Prefab - is it the answer?

“We build most of our houses with one chippie, one labourer, one ute, one dog and one radio, and we celebrate it like it’s a good thing. But it’s not. It’s dumb,” says Guy Marriage .

A registered architect in Britain and NZ, a lecturer in construction, design and project management at Victoria University of Wellington and a member of the PrefabNZ Board, Guy Marriage has strong views on the state of housing in New Zealand and how prefab construction could be one of the answers.

“Prefabrication is a way of working that has been on the cards for a long time, and has been employed well in the past, but our current work practices need to change to pick it up again. We know that New Zealand is in the midst of a housing crisis, with not enough new houses being built, and we’re not the only country in the world suffering this problem. All over the world, in developed countries and under-developed countries, there is a huge push towards urbanisation. Alongside this is a need for new housing. One of the key ways that we need to supply these houses, is through the use of prefabrication. We simply cannot build enough the traditional way,” says Guy.
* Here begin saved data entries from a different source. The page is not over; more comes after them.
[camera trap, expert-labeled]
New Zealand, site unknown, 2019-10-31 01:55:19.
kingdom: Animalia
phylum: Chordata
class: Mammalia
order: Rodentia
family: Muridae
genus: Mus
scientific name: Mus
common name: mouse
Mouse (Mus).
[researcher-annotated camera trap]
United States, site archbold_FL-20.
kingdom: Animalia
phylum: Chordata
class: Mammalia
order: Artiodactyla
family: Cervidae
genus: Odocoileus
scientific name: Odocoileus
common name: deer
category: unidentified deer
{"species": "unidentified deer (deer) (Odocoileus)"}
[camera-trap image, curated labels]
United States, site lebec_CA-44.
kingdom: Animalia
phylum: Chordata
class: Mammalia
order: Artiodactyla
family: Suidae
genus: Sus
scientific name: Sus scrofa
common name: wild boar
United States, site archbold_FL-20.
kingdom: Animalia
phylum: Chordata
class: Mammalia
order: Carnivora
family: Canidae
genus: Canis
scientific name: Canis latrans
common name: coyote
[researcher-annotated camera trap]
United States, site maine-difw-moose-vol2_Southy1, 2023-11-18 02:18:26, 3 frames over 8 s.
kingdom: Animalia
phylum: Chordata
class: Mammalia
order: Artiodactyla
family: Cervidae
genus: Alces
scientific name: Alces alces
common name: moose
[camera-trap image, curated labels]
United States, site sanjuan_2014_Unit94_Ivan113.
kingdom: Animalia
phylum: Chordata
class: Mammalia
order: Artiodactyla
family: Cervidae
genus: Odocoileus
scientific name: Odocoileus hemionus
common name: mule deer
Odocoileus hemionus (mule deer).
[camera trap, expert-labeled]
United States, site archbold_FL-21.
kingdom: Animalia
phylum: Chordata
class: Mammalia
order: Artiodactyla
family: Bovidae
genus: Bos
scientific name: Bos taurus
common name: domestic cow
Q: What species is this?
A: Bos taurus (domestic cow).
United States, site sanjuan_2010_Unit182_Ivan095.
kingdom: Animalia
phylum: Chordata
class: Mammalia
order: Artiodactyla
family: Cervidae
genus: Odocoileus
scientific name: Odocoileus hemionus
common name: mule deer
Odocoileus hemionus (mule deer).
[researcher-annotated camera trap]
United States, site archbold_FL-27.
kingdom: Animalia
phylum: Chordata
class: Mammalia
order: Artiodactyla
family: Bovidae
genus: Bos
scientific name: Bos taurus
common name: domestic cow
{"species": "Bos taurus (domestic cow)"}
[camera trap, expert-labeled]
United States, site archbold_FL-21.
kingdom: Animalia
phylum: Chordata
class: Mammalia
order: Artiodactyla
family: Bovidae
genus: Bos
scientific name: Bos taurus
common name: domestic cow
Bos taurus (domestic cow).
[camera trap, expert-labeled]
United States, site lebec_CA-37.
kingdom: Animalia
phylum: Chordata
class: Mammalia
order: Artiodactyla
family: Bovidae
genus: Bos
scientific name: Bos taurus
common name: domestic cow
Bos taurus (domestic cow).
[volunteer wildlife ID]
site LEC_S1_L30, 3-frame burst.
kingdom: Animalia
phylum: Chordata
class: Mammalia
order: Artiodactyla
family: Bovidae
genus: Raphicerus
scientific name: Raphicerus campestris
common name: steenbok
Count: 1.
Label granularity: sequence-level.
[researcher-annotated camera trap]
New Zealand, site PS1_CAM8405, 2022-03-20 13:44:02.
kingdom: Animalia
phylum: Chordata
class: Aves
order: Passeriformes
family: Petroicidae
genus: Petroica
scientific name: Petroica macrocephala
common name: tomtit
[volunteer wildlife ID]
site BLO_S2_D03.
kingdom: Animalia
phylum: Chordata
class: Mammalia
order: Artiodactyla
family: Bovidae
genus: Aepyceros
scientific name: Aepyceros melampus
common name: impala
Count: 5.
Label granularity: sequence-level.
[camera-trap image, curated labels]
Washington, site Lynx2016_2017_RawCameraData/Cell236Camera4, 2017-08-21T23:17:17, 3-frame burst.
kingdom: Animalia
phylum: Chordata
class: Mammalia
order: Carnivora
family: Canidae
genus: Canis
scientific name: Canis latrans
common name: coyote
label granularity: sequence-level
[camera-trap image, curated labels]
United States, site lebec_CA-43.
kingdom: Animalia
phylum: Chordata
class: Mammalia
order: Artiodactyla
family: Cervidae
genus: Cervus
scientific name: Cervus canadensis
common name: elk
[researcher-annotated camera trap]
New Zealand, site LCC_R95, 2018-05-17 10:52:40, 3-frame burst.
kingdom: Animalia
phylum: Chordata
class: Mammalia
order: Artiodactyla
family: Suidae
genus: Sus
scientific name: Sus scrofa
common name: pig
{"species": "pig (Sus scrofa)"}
Returning to New Zealand from the UK in 2000, Guy worked for seven years at the Studio of Pacific Architecture and was one of the founding directors of First Light Studio. In his international career, he has worked on projects that range in scale from small homes, prefabricated houses, apartment buildings, shopping centres and multi-storey office buildings, to working on two of the largest underground railway stations in London at the Jubilee Line extension. In 2016 he designed and built his own house, which was featured on Grand Designs New Zealand. He swears that this will be the last non-prefabricated house he will ever build.

“The word for Architect originally meant master builder, but a better way of thinking about it now, is that it means we are a problem solver,” says Guy. “The hardest thing about solving the problems though, is not the technical joining of timber to timber. The truly tricky thing to solve is the money issue, and that’s the question PrefabNZ is battling to answer: how does the money flow smoothly, so the buildings can follow?”

Guy says an example of this is how banks are prepared to loan money on a house sitting on a piece of land, but when the house is in pieces in one place, and the land is somewhere else, most banks aren’t prepared to budge. PrefabNZ has been working hard to make some headway on this issue, and Guy says we can expect some announcements regarding this in the near future.

It’s Guy’s position that though New Zealand is in the grips of a housing crisis, it doesn’t need to be.

“We have a massive backlog of buildings that need to be built, and by buildings I don’t mean just stand-alone houses, but homes of all kinds, for all sorts of people. We need duplexes, townhouses, medium density homes and we need high density apartments in our biggest cities. What we don’t need is more and more houses delivered one by one, in identical shades of grey, each with its own fence, and a car to drive to work. We need to be better than that - and take this opportunity to build a better New Zealand, a more connected New Zealand, and a greener, cleverer New Zealand. Prefab is part of that story, part of that answer.”

*The views expressed in this article are those of Guy Marriage and do not represent Architectural Designers New Zealand.